En fin d’année 1994, Capcom fait une petite infidélité à Nintendo avec sa saga Mega Man en offrant un épisode exclusif à la Mega Drive de SEGA. Hérésie ?
En 1994, au vu du succès de la SEGA Mega Drive (notamment aux Etats-Unis), Capcom prend la décision de gratifier les joueurs SEGA d’un épisode inédit de Mega Man. Un choc pour les joueurs Nintendo, tant le petit robot bleu semblait voué à être lié à vie avec Nintendo depuis 1987. Une bonne nouvelle donc pour les joueurs SEGA, qui allaient pouvoir profiter d’un Mega Man inédit… ou presque. En effet, Mega Man The Wily Wars est en réalité une compilation matinée de « remake », exactement comme le fut un certain Super Mario All-Stars l’année précédente sur Super Nintendo.
Aux antipodes de la bataille des téraflops, de la 4K et des 60 fps, NEO•Classics vous propose un retour vers les origines du jeu vidéo. Du titre 2D en gros pixels au moins lointain jeu à la 3D hésitante, cette chronique vous invite à (re)découvrir les pépites vidéoludiques qui ont ouvert le monde au 10e art...
Une compilation sur fond de remake intégral
Après six épisodes sur NES et un Mega Man X sensationnel sur Super Nintendo, Capcom décide donc d’exporter sa saga phare du côté de chez SEGA. L’éditeur nippon va d'ailleurs proposer divers titres exclusifs à la console 16 bits de SEGA, parmi lesquels Forgotten Worlds, The Punisher ou encore le très réussi Mega Twins (Chiki Chiki Boys). À cela vient donc s’ajouter un « nouveau » Mega Man. Un Mega Man The Wily Wars qui a été pris en charge par la division « mobile » de Capcom, celle à l’origine des différents épisode Game Boy de la saga.

◆ Données enregistrées ◆
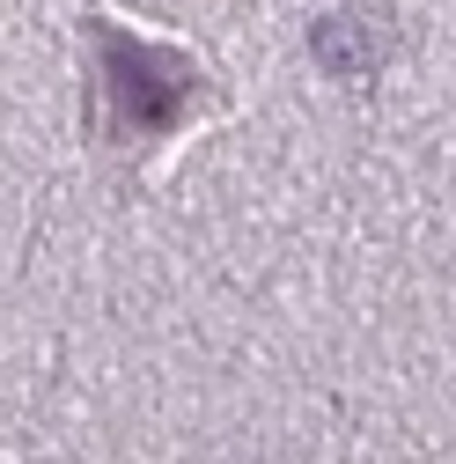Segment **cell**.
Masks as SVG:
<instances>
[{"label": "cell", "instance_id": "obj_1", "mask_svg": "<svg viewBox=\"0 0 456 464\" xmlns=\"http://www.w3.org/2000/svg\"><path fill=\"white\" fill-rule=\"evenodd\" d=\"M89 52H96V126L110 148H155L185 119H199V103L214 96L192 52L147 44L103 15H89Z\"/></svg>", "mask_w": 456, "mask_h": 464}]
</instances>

◆ Tâches à faire ◆
1 - Reprenez mot pour mot, dans l'article sur Mega Man The Wily Wars, le passage qui s'ouvre sur les mots contenant « En fin d’année » et se termine par « sur Super Nintendo. ».
2 - Poursuivez l'article sur Mega Man The Wily Wars à la suite de sa dernière phrase.
Les enregistrements forment un matériau à part, indépendant de l'article.

◆ Corrigé des exercices ◆
1 -
En fin d’année 1994, Capcom fait une petite infidélité à Nintendo avec sa saga Mega Man en offrant un épisode exclusif à la Mega Drive de SEGA. Hérésie ?
En 1994, au vu du succès de la SEGA Mega Drive (notamment aux Etats-Unis), Capcom prend la décision de gratifier les joueurs SEGA d’un épisode inédit de Mega Man. Un choc pour les joueurs Nintendo, tant le petit robot bleu semblait voué à être lié à vie avec Nintendo depuis 1987. Une bonne nouvelle donc pour les joueurs SEGA, qui allaient pouvoir profiter d’un Mega Man inédit… ou presque. En effet, Mega Man The Wily Wars est en réalité une compilation matinée de « remake », exactement comme le fut un certain Super Mario All-Stars l’année précédente sur Super Nintendo.

2 -
Comme expliqué plus haut, il s’agit ici d’une compilation, qui revisite à la sauce SEGA 16 bits les trois premiers épisodes lancés sur NES. Et contrairement à ce que l’on pourrait croire, il existe une vraie raison à cela. En effet, passablement irrité par ses différents échecs au fil des années, l’infâme Dr Wily a décidé de revenir dans le temps, pour éradiquer une bonne fois pour toute Mega Man, et c’est pourquoi le titre nous propose de rejouer à d’anciens épisodes, mais de façon modernisée. Alors oui, c’est un peu (beaucoup) tiré par les cheveux, mais il y a de l’idée.
Pas de version physique aux Etats-Unis….
Côté distribution, ce Mega Man a été lancé au Japon (sous l’appellation Rockman Mega World) de manière traditionnelle, avec une boite, une cartouche, une notice. Aux Etats-Unis, SEGA décide de distribuer le jeu par le biais de sa nouvelle offre SEGA Channel. Un service « pay to play » de jeu en ligne, fonctionnant alors à travers des services de télévision par câble et via un câble coaxial, qui permettait aux joueurs (contre la somme de 15 dollars/mois) de télécharger des jeux, des démos…
Un service assez confidentiel donc, et peu pratique, puisque toutes les données étaient supprimées de la mémoire de la console une fois celle-ci mise hors tension… En Europe en revanche, le jeu a été lancé de manière traditionnelle, sous l’appellation Mega Man The Wily Wars. Un titre particulièrement rare (et donc cher) aujourd’hui, et il va sans dire que toutes les versions US disponibles sur le marché, sont des reproductions.
Graphiquement, ce Mega Man The Wily Wars transpose les trois premiers opus 8 bits en versions 16 bits. Le tout reste malgré tout très fidèle aux opus d’origine, avec évidemment davantage de détails à l’écran, mais toujours cette patte très colorée et un petit côté « rondouillard » plutôt appréciable.
Idem côté audio, avec des musiques qui ont été réorchestrées façon Mega Drive, et à l’oreille, l’ensemble est plutôt satisfaisant (même si beaucoup préféreront les musiques originales). L’une des nouveautés flagrantes concerne la présence ici d’un système de sauvegarde, avec trois slots disponibles. Sympa.
Dommage toutefois que, manette en mains, ce Mega Man The Wily Wars se révèle un peu moins « précis » que les opus NES. Rien de très grave dans l’ensemble, mais la jouabilité est clairement moins chirurgicale que celle proposée par la série originelle, avec notamment un microfreeze un peu gênant en début de course.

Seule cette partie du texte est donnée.